What to do:
Each line below must be transcribed exactly, and no picture may appear in the transcription.

The data:
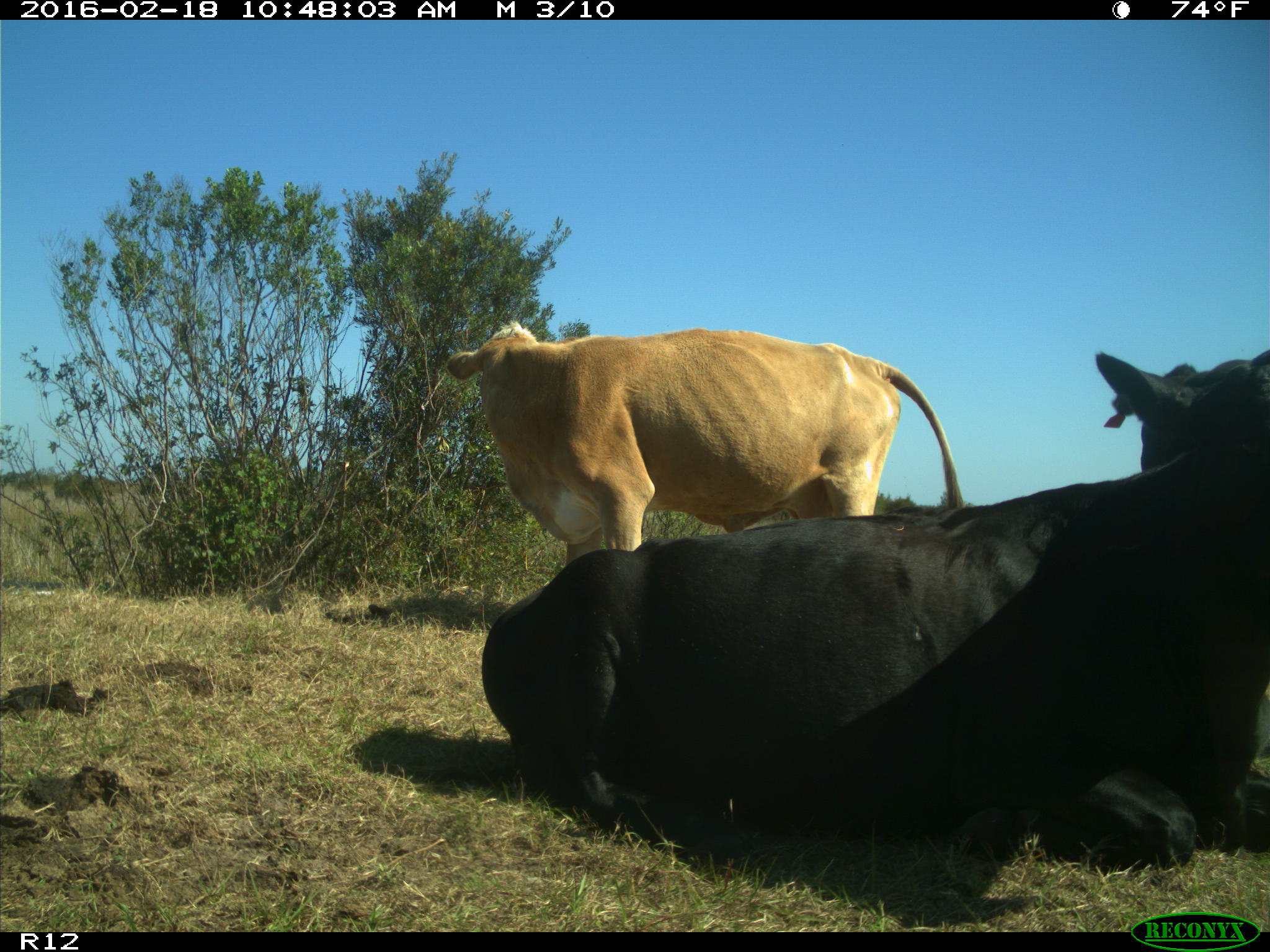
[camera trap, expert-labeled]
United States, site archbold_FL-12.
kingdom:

Result for this exercise:
[camera trap, expert-labeled]
United States, site archbold_FL-12.
kingdom:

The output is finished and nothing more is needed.